Ulu Cami, kareye yakın dikdörtgen planlı olup, kesme taştan, dört payenin taşıdığı merkezi bir kubbe ile üzeri örtülüdür. Ayrıca dört köşesinde dört küçük kubbe ile ana kubbe desteklenmiştir. Orta kubbe oldukça yüksek ve kasnaklıdır. Caminin biri kuzey, diğer ikisi de batı ve doğu köşelerinde bulunan üç kapısı vardır. Bunlardan doğu köşesindeki beş basamaklı bir merdivenle sahanlığa çıkılarak içeri girilmektedir. Kuzey girişinin önünde dört sütunun taşıdığı çapraz tonozlu, beş bölümlü bir son cemaat yeri bulunmaktadır.
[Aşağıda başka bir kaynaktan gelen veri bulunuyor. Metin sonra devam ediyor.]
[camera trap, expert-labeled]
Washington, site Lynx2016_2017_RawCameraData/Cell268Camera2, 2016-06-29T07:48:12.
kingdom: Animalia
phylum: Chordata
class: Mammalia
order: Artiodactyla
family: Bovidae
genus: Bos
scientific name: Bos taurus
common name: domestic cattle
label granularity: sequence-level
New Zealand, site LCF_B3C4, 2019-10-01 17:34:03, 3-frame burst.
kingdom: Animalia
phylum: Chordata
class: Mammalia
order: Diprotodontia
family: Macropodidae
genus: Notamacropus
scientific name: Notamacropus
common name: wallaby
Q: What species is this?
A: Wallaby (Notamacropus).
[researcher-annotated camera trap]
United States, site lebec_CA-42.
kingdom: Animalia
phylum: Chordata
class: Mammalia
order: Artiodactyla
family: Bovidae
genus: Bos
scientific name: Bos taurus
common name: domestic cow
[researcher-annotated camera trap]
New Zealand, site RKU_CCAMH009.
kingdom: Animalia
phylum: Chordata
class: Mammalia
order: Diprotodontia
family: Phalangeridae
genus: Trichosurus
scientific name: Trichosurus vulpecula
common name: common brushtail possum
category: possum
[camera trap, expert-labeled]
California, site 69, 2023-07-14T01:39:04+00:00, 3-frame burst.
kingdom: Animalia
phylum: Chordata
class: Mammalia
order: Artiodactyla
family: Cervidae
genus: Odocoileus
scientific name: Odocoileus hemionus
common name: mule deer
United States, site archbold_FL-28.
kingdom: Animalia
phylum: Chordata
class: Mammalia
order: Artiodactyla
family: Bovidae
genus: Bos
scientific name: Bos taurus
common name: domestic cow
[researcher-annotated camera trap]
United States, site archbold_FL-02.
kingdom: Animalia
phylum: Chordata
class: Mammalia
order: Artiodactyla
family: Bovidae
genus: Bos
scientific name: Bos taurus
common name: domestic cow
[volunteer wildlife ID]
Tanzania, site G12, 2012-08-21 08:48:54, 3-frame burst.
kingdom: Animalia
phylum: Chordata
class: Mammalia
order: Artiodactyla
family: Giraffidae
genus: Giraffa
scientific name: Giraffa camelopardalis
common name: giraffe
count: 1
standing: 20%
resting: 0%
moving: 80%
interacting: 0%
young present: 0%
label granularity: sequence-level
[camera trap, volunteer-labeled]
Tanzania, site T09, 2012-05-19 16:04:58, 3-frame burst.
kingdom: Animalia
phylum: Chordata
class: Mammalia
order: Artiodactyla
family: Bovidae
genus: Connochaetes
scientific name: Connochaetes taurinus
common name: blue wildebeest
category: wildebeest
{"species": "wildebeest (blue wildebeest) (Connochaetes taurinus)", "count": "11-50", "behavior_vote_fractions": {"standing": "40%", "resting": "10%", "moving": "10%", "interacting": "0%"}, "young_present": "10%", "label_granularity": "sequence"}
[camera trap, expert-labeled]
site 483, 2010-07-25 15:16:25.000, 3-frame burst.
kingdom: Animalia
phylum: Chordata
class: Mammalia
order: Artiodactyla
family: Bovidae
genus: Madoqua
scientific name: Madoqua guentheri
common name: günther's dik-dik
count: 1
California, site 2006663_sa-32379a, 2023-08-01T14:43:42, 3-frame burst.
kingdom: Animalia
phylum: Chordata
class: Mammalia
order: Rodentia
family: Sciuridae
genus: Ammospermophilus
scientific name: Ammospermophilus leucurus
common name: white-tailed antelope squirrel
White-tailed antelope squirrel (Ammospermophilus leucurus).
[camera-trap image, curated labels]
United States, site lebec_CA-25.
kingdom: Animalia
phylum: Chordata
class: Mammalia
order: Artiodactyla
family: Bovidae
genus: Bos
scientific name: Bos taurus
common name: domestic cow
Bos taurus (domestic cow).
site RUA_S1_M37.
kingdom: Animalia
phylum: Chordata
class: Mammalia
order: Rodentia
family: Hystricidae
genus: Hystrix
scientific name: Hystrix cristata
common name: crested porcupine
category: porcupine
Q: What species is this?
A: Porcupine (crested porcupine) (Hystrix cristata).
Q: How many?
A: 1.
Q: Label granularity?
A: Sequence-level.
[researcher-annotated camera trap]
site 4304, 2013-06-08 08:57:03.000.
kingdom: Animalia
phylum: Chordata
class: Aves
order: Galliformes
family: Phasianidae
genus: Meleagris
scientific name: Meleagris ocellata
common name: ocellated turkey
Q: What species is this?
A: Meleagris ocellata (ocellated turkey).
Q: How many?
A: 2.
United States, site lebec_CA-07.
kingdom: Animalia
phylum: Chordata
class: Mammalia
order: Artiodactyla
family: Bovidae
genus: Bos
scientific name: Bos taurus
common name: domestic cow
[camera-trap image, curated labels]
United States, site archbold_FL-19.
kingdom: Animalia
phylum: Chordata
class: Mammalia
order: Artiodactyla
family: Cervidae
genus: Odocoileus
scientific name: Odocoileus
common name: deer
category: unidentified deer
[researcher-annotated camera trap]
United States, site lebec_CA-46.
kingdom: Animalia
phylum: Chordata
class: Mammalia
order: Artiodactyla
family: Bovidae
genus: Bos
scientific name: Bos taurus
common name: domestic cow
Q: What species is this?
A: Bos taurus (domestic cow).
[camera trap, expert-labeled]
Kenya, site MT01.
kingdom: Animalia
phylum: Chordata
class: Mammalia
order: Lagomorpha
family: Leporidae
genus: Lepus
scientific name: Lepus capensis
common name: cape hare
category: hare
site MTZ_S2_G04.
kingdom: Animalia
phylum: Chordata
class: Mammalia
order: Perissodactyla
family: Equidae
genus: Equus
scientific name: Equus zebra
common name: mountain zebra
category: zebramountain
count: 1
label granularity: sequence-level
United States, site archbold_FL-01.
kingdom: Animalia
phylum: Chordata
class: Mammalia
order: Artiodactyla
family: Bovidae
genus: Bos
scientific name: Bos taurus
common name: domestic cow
Girişin ahşap kapısı 1902 yılında Çevre Mehmet Fevzi tarafından yapılmış, son derece güzel bir eserdir.
Kare kaideli silindirik gövdeli minaresi caminin kuzeydoğu köşesindedir. Buradaki iki kitabede 1798 ve 1854 tarihleri yazılıdır. Büyük olasılıkla bunlar caminin onarımı ve minarenin yapımı ile ilgilidir.
Kahta Kalesi (Adıyaman)
Kahta’nın 20 km. kuzeyinde Eski Kahta Köyü (Kocahisar) yakınındadır. Kahta Çayına hakim kayalık bir tepe üzerinde bulunmaktadır. Hititlerden kalma bir kale olup, MÖ.IX.yüzyılda yapılmıştır. Eski Hitit metinlerinde bu kalenin ismi geçmektedir. Yavuz Sultan Selim zamanında 1516’da ele geçirilmiş, Sultan I.Mahmut tarafından da onarılmıştır.
Bugünkü kale meydanında bu kaleden arta kalan bir cami kalıntısı, hamam, iki su sarnıcı, kral sarayı ve diğer bina kalıntıları bulunmaktadır. Kaleden Kahta Çayına inen 400 m.uzunluğunda kayalar oyularak yapılmış merdivenli bir yol vardır. BU yolun yapılış amacı kalenin kuşatıldığı sırada su gereksiniminin bu yolla sağlanmasıdır.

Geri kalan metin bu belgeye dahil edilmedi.